For those that don't know about misaligned I/Os, I provided a brief introduction to them in my last post. In this post I'll show you how to track and quantify how many of your I/Os exhibit the problem. We currently run our VMware infrastructure from a NetApp array, so this script is tailored to that environment.

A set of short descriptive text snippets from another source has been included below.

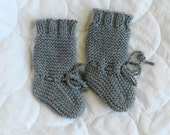 Knitted Baby knee-high Boots  - Light Gray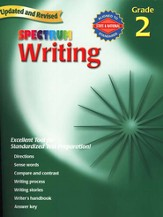 Spectrum Writing, 2007 Edition, Grade 2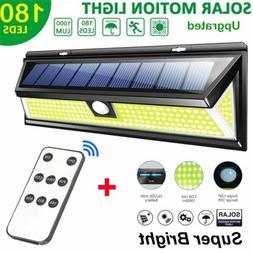 LITOM 180LED Solar Power Motion Sensor Wall Light Outdoor Ga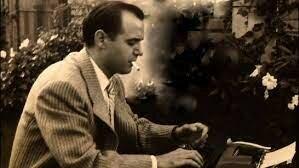 A que se dedicaba Gabriel García Lorca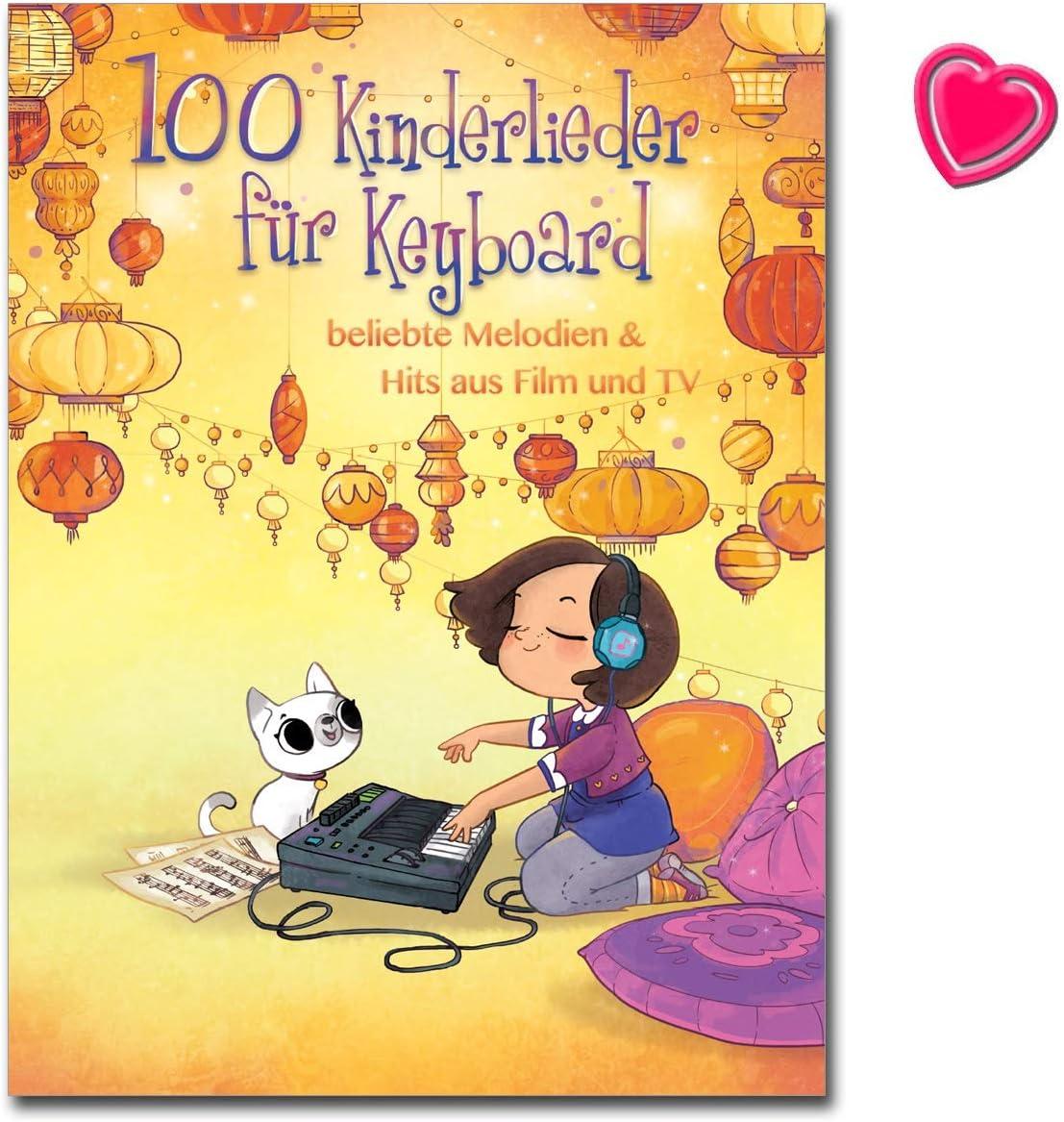 100 canciones infantiles para teclado, melodías populares a Hits de películas y TV, libro de canciones con colorido clip en forma de corazón
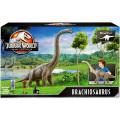 ジュラシック・ワールド マテル レガシーコレクション 42インチ ジャイアントサイズ アクションフィギュア ブラキオサウルス 【パッケージダメージあり】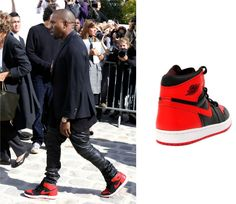 Kanye West Arrives at 2013 Christian Dior Paris Fashion Week Show wearing  Air Jordan Retro 1 Sneakers 7f705b7b7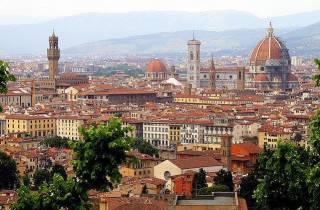Ab Rom: Tagestour in der Kleingruppe nach Florenz und Pisa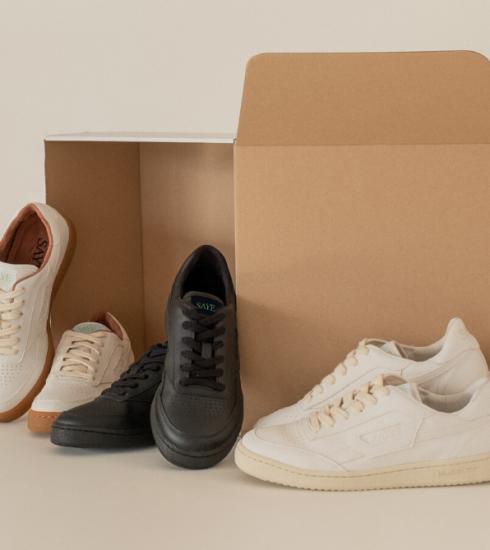 Shopping: duurzaam leven, kies voor deze vegan sneakers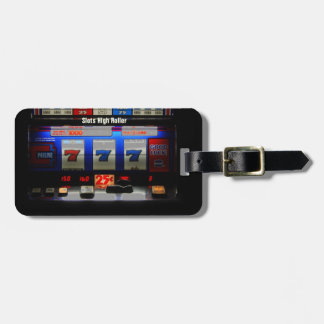 Slots High Roller Luggage Tag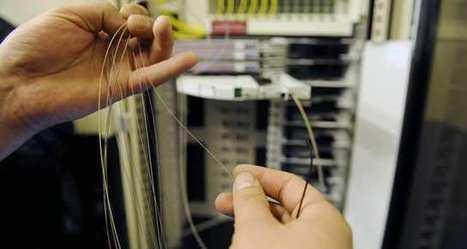 Le gouvernement veut encadrer l'usage du mot «fibre» dans les télécoms | FTTH | Scoop.it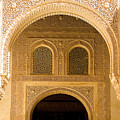 Arabesque Ornamental Designs At The Casa Real In The Nasrid Palaces At The Alhambra by Mal Bray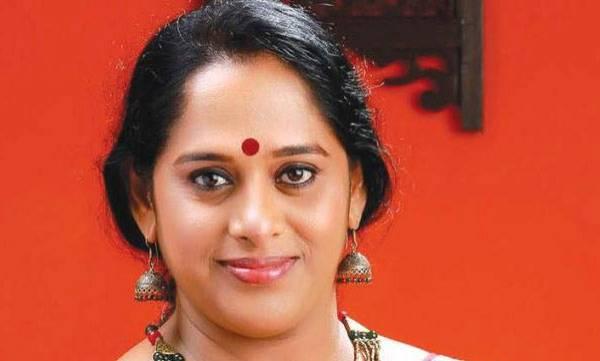 Sajita Madathil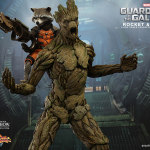 rocket and groot HT 02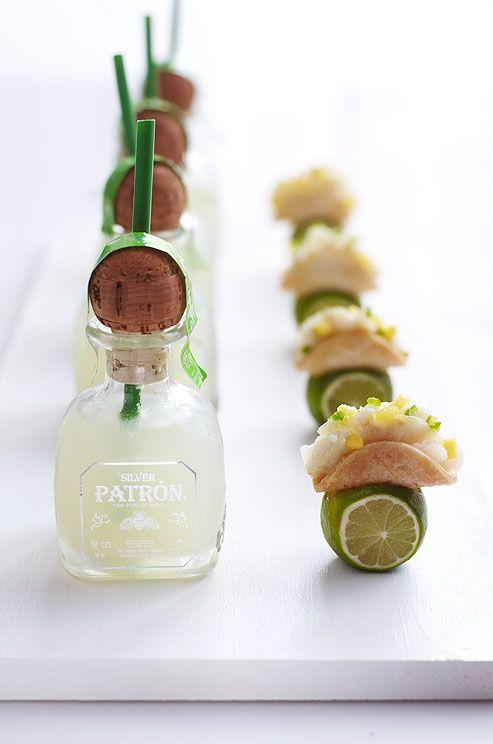 mini bottles of Patrón   bite-sized tacos.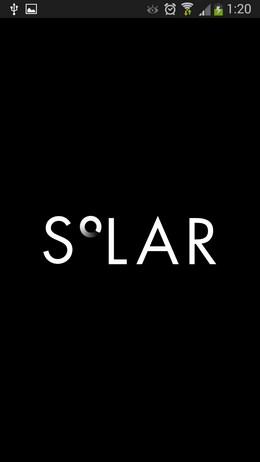 Прогноз погоды с приложением Solar для Android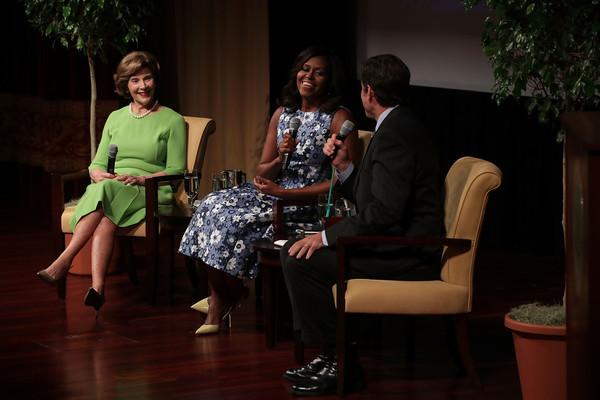 Michael Kors  America's First Ladies Conference, Washington DC - September 16, 2016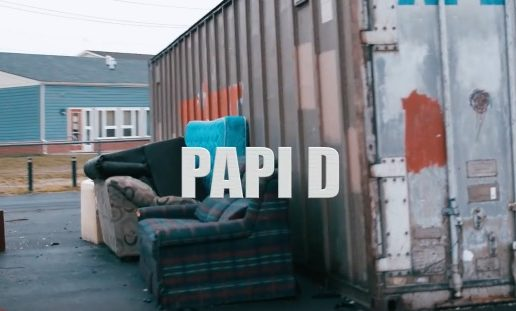 Papi D – All I Ever Wanted (Video)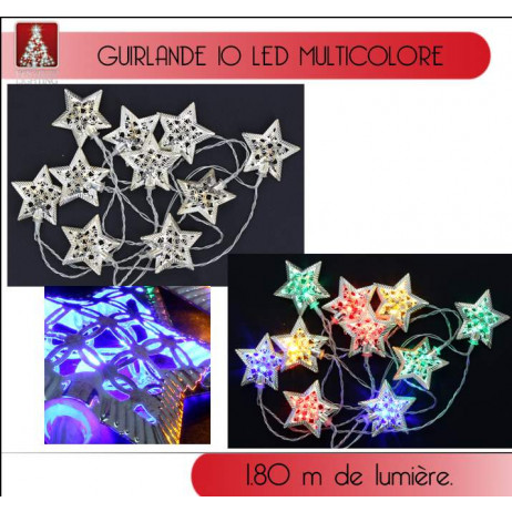 GUIRLANDE LUMINEUSE ETOILE MULTICOLORE 10 LED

The only method I've found to track is by using the pw.over_limit counter. Unfortunately it is only available with advanced privileges on the command line as it isn't exported via SNMP. You can manually obtain the data with the following:
# priv set advanced
# wafl_susp -w
# priv set
This will produce lots of data, most of which you can ignore. You'll quickly notice a problem; pw.over_limit is an absolute number, like 29300. So what? Is that good, is it bad? That depends on how many I/Os you are generating in the first place. Since I love writing little programs, here is the output of my script:
$ cat NetApp-align-filer1-20111010-221001
22:10:01 UTC - Zeroing stats from filer filer1
22:10:02 UTC - sleeping for 300 seconds
22:15:02 UTC - Capturing data from filer filer1
22:15:03 UTC - Collected Values:
22:15:03 UTC - interval = 300.399491 seconds, pw.over_limit = 249 and WAFL_WRITE = 540822
22:15:03 UTC - Percentage Misaligned Writes = .0460%
22:15:03 UTC - Successfully Completed! 
As you can see, there are a few misaligned writes going on, but overall in pretty good health with just under 0.05% of the total. When should you panic? That depends on way to many variables to list here but your write latency is a key indicator to pay attention to. Your application mix (and users) will scream when you've crossed the line.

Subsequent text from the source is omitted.